Over the years, Supermicro issued updates that patched some of the vulnerabilities reported in 2013, but a year later researchers issued an advisory that said that nearly 32,000 servers continued to expose passwords and that the binary files on those machines were trivial to download. More concerning still, this post from security firm Eclypsium shows that, as of last month, cryptographically signed firmware updates for Supermicro motherboards were still not publicly available. That means that, for the past five years, it was trivial for people with physical access to the boards to flash them with custom firmware that has the same capabilities as the hardware implants reported by Bloomberg.
Discretion assured/easier to seed
The software modifications made possible by exploiting these or similar weaknesses arguably would have been harder to detect than the hardware additions reported by Bloomberg. Moore said the only way to identify a Supermicro board with malicious BMC firmware would be to go through the time-consuming process of physically dumping the image, comparing it to a known good version, and examining the setup options for booting the firmware.
Modified Supermicro firmware, he said, can pretend to accept firmware updates but instead extract the version number and falsely show it the next time it boots. The malicious image could also avoid detection by responding with a non-modified image if a dump is requested through the normal Supermicro interface.

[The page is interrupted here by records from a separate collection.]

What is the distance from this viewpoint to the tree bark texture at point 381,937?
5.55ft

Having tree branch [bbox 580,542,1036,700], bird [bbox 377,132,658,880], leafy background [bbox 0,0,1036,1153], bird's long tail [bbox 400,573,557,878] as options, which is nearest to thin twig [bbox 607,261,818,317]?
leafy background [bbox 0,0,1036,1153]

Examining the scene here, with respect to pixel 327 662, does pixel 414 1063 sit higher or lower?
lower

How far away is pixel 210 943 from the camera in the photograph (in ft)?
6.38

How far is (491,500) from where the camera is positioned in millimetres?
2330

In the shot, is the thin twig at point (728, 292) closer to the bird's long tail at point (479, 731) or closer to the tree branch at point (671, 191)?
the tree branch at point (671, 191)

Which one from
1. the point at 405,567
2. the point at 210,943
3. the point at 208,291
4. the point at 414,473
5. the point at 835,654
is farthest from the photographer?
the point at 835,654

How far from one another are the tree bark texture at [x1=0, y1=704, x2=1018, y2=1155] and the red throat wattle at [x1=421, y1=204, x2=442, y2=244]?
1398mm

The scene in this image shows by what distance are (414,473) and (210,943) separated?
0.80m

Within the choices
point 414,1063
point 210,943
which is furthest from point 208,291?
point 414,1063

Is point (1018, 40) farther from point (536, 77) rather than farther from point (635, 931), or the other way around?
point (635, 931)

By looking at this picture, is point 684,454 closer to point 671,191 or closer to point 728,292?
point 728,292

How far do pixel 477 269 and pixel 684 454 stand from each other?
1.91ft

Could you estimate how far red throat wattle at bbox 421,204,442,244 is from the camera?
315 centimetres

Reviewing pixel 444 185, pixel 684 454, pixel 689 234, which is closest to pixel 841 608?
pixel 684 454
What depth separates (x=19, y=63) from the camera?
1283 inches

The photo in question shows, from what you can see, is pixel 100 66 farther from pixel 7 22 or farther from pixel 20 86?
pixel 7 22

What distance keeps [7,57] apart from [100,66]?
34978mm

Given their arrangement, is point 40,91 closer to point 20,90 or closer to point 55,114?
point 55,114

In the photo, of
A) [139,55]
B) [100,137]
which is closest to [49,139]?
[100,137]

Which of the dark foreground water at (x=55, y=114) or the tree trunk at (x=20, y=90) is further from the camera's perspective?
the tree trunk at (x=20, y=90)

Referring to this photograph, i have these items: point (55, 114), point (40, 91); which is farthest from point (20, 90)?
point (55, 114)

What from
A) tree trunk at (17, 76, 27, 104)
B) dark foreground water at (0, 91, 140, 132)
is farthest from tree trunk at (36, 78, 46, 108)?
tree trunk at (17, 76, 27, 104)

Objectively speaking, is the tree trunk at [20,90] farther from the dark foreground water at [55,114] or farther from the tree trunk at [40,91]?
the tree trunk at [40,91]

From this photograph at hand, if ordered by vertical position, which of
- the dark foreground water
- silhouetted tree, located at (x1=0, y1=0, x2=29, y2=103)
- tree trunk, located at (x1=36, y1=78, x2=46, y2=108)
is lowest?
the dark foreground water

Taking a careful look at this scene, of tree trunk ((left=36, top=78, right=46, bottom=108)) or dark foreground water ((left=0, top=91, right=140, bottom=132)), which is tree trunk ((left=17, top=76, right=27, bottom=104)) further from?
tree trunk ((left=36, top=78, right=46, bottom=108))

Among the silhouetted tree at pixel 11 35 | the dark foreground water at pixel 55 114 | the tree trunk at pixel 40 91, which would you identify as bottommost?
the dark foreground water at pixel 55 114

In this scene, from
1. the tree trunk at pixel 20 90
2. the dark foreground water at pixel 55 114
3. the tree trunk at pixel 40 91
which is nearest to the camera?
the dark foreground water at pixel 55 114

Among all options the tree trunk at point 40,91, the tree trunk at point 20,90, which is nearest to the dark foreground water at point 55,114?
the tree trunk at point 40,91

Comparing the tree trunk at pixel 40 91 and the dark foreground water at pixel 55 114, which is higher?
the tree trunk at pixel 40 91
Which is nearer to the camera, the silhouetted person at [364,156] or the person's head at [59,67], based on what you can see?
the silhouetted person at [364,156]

According to documents leaked by former NSA subcontractor Edward Snowden, the use of custom firmware was the method employees with the agency’s Tailored Access Operations unit used to backdoor Cisco networking gear before it shipped to targets of interest.
Besides requiring considerably less engineering muscle than hardware implants, backdoored firmware would arguably be easier to seed into the supply chain. The manipulations could happen in the factory, either by compromising the plants’ computers or gaining the cooperation of one or more employees or by intercepting boards during shipping the way the NSA did with the Cisco gear they backdoored.

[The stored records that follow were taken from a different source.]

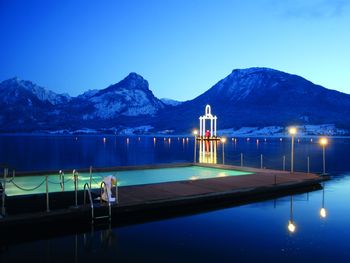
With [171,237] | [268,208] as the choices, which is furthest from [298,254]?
[268,208]

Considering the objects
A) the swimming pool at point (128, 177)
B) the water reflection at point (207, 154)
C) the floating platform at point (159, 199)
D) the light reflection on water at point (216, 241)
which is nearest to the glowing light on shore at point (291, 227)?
the light reflection on water at point (216, 241)

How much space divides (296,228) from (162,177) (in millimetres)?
10251

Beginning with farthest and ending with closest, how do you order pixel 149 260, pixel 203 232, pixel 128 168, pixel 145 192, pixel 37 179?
pixel 128 168 < pixel 37 179 < pixel 145 192 < pixel 203 232 < pixel 149 260

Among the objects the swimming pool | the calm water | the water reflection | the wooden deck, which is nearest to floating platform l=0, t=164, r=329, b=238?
the wooden deck

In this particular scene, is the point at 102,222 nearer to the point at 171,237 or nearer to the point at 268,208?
the point at 171,237

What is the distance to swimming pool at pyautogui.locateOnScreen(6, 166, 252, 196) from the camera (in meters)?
18.2

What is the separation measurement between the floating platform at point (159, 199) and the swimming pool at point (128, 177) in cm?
254

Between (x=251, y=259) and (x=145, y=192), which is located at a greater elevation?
(x=145, y=192)

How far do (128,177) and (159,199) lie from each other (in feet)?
25.0

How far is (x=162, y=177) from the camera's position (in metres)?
23.0

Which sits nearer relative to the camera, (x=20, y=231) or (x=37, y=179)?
(x=20, y=231)

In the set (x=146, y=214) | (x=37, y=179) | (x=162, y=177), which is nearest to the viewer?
(x=146, y=214)

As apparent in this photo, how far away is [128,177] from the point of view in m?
22.5

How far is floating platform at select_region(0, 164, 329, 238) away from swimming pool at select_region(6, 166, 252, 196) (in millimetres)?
2536
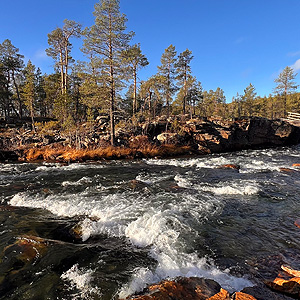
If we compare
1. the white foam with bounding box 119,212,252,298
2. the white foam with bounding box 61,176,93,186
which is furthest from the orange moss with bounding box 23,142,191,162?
the white foam with bounding box 119,212,252,298

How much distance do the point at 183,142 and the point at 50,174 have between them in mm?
18257

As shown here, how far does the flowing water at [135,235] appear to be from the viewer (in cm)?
365

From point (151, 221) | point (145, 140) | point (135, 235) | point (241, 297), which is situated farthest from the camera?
point (145, 140)

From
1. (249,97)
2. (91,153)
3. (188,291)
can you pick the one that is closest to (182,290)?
(188,291)

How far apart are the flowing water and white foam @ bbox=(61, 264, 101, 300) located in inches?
0.7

Either way, attackers wouldn’t need the help of factory managers, and if the firmware was changed during shipping, that would make it easier to ensure the modified hardware reached only intended targets, rather than risking collateral damage on other companies.
Of course, the easier path of backdooring motherboards with firmware in no way disproves the Bloomberg claims of hardware implants. It’s possible the attackers were testing a new proof-of-concept and wanted to show off their capabilities to the world. Or maybe they had other reasons to choose a more costly and difficult backdoor method. But those possibilities seem far fetched.
“I believe the backdoor described [by Bloomberg] is technically possible. I don’t think it’s plausible,” said Joe FitzPatrick, a security expert and founder of Hardware Security Resources who was quoted by Bloomberg. “There are so many far easier ways to do the same job. It makes no sense—from a capability, cost, complexity, reliability, repudiability perspective—to do it as described in the article.”